Personal information
- Date of birth: September 18, 2003 (age 22)
- Place of birth: Contrecœur, Québec, Canada
- Height: 1.93 m (6 ft 4 in)
- Position: Defender

Team information
- Current team: FC Supra du Québec
- Number: 4

Youth career
- CS Bas-Richelieu
- CS St-Hubert

College career
- Years: Team / Apps / (Gls)
- 2023: McGill Redbirds / 10 / (1)
- 2024: Green Bay Phoenix / 18 / (1)
- 2025: San Francisco Dons / 17 / (0)

Senior career*
- Years: Team / Apps / (Gls)
- 2021–2024: CS St-Hubert
- 2025: RKC Third Coast / 10 / (0)
- 2026–: FC Supra du Québec / 16 / (2)

= Matisse Chrétien =

Canadian soccer player (born 2003)

Matisse Chrétien (born September 18, 2003) is a Canadian soccer player who plays for FC Supra du Québec in the Canadian Premier League.

==Early life==
Chrétien played youth soccer with CS Bas-Richelieu, later joining CS St-Hubert. In 2023, he had a two-week trial with FC Lorient in France.

==College career==
In 2023, he began attending McGill University, where he played for the men's soccer team. On October 13, 2023, he scored his first goal in a 1-1 draw against the Laval Rouge et Or. At the end of the season, he was named team MVP, an RSEQ First Team All-Star, RSEQ All-Rookie Team, and the U Sports All-Rookie Team.
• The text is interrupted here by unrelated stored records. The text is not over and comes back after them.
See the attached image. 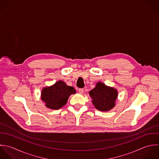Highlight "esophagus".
Wrapping results in <instances>:
<instances>
[{
	"label": "esophagus",
	"mask_w": 159,
	"mask_h": 159,
	"mask_svg": "<svg viewBox=\"0 0 159 159\" xmlns=\"http://www.w3.org/2000/svg\"><path fill=\"white\" fill-rule=\"evenodd\" d=\"M84 92V89H79V92L80 93H83Z\"/></svg>",
	"instance_id": "34e87169"
}]
</instances>
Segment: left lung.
Segmentation results:
<instances>
[{
  "label": "left lung",
  "mask_w": 159,
  "mask_h": 159,
  "mask_svg": "<svg viewBox=\"0 0 159 159\" xmlns=\"http://www.w3.org/2000/svg\"><path fill=\"white\" fill-rule=\"evenodd\" d=\"M89 94L93 99L92 103L95 108L103 111H109L113 108L118 97L116 90L107 87L102 82H98Z\"/></svg>",
  "instance_id": "left-lung-1"
}]
</instances>
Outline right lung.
I'll use <instances>...</instances> for the list:
<instances>
[{"mask_svg": "<svg viewBox=\"0 0 159 159\" xmlns=\"http://www.w3.org/2000/svg\"><path fill=\"white\" fill-rule=\"evenodd\" d=\"M74 93L75 90L74 87L67 86L60 80L52 86L43 89L41 92V99L49 108L58 110L65 105L69 96Z\"/></svg>", "mask_w": 159, "mask_h": 159, "instance_id": "obj_1", "label": "right lung"}]
</instances>
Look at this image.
In 2024, he moved to the United States to attend the University of Wisconsin–Green Bay, where he joined the men's soccer team. On November 5, 2024, he scored his first goal in a 1-1 draw against the Milwaukee Panthers.
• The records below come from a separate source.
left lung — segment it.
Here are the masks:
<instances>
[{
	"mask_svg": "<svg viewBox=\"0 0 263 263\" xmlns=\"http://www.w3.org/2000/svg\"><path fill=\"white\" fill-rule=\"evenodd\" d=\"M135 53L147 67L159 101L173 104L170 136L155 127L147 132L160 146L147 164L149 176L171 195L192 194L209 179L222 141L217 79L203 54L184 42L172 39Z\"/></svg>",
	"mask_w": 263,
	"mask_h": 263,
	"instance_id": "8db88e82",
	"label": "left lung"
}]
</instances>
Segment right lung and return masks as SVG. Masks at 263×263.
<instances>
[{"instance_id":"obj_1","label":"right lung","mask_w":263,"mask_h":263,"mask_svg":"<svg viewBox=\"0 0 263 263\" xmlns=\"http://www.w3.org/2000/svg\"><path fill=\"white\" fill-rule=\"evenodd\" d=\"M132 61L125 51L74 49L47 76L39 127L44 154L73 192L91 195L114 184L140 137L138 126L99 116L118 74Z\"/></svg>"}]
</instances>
In 2025, he transferred to the University of San Francisco, joining the men's soccer team. On August 21, 2025, he made his debut in a match against the UC Davis Aggies.

==Club career==
Chrétien began playing at the senior level with CS St-Hubert in Ligue1 Quebec.
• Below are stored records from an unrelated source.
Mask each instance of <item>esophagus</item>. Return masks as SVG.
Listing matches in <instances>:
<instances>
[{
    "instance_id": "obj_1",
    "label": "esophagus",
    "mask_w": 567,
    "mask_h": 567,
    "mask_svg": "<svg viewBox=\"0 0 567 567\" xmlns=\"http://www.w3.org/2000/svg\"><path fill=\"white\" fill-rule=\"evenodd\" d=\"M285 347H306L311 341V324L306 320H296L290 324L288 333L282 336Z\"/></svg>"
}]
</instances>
In 2025, he played with RKC Third Coast in USL League Two.

In January 2026, he signed with FC Supra du Québec in the Canadian Premier League on a one-year contract with an option for 2027. On April 24, 2026, he scored his first goal, which was also the club's first-ever home goal, in a 2-1 victory over HFX Wanderers FC.